> **Objective**
Reproduce the records below in full and without edits, omitting images.

> **Records for the exercise**
begin

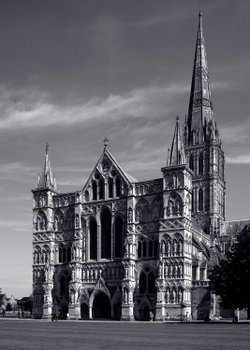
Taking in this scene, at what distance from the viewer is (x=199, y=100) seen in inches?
4670

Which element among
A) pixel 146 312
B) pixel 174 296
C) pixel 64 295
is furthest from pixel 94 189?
pixel 174 296

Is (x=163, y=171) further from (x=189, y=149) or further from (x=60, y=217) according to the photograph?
(x=189, y=149)

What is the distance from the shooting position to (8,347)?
24234 millimetres

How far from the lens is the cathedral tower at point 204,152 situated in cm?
10925

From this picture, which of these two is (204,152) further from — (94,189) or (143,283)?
(143,283)

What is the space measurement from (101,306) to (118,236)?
10472 mm

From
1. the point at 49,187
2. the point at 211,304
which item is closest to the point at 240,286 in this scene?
the point at 211,304

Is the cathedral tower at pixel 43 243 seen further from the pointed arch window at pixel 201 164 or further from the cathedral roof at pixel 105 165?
the pointed arch window at pixel 201 164

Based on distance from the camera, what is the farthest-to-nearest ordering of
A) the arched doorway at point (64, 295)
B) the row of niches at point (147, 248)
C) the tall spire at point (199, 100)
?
1. the tall spire at point (199, 100)
2. the arched doorway at point (64, 295)
3. the row of niches at point (147, 248)

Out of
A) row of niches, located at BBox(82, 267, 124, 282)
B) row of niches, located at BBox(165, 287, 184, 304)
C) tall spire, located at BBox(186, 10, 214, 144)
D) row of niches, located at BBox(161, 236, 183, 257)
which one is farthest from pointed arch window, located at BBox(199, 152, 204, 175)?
row of niches, located at BBox(165, 287, 184, 304)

end

> **Result**
Taking in this scene, at what distance from the viewer is (x=199, y=100) seen in inches?
4670

Which element among
A) pixel 146 312
B) pixel 174 296
C) pixel 64 295
is furthest from pixel 94 189?
pixel 174 296

Is (x=163, y=171) further from (x=189, y=149) or further from (x=60, y=217) according to the photograph?
(x=189, y=149)

What is the distance from the shooting position to (8,347)?
24234 millimetres

How far from the lens is the cathedral tower at point 204,152 situated in cm?
10925

From this picture, which of these two is (204,152) further from — (94,189) or (143,283)?
(143,283)

What is the space measurement from (101,306) to (118,236)?
10472 mm

From
1. the point at 49,187
2. the point at 211,304
which item is closest to the point at 240,286 in this scene?
the point at 211,304

Is the cathedral tower at pixel 43 243 seen further from the pointed arch window at pixel 201 164 or further from the cathedral roof at pixel 105 165?
the pointed arch window at pixel 201 164

Based on distance from the camera, what is the farthest-to-nearest ordering of
A) the arched doorway at point (64, 295)
B) the row of niches at point (147, 248)
C) the tall spire at point (199, 100)
?
1. the tall spire at point (199, 100)
2. the arched doorway at point (64, 295)
3. the row of niches at point (147, 248)

Out of
A) row of niches, located at BBox(82, 267, 124, 282)
B) row of niches, located at BBox(165, 287, 184, 304)
C) tall spire, located at BBox(186, 10, 214, 144)
D) row of niches, located at BBox(161, 236, 183, 257)
which one is farthest from pointed arch window, located at BBox(199, 152, 204, 175)?
row of niches, located at BBox(165, 287, 184, 304)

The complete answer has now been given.